---------- PROVIDED MATERIAL ----------

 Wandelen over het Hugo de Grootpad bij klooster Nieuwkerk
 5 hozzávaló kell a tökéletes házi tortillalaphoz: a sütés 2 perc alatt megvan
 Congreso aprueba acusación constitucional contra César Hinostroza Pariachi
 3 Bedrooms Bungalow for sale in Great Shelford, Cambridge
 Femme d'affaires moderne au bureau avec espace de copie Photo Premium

----------
---------- PROVIDED MATERIAL ----------

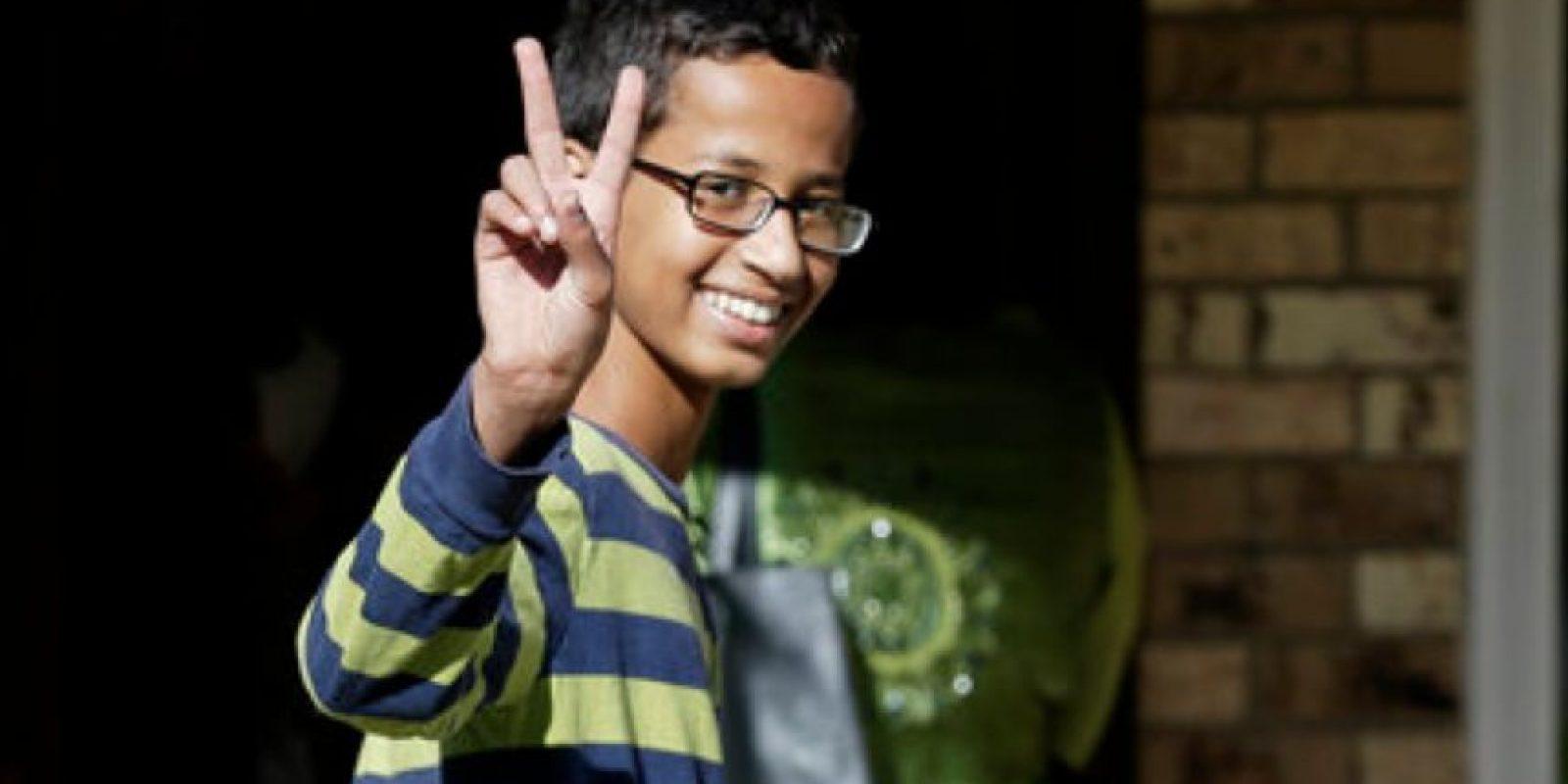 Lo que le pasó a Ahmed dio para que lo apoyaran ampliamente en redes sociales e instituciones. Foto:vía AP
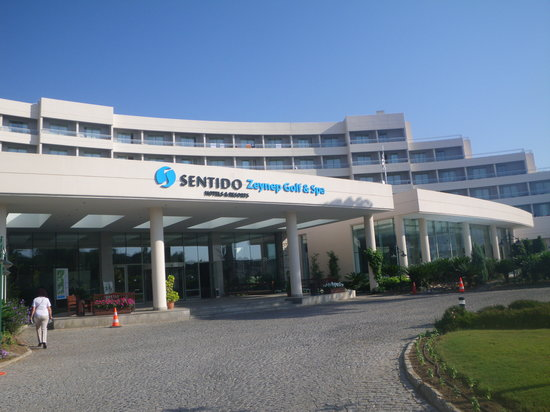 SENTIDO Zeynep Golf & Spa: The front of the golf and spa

----------

▸ **PROBLEM REQUIREMENTS**: From the records above, write out exactly the lines that begin at the line with "Lo que le pasó" and end at the line with "SENTIDO Zeynep Golf". Pictures must not appear in the output.

▸ **ANSWER BELOW**:
 Lo que le pasó a Ahmed dio para que lo apoyaran ampliamente en redes sociales e instituciones. Foto:vía AP
 SENTIDO Zeynep Golf & Spa: The front of the golf and spa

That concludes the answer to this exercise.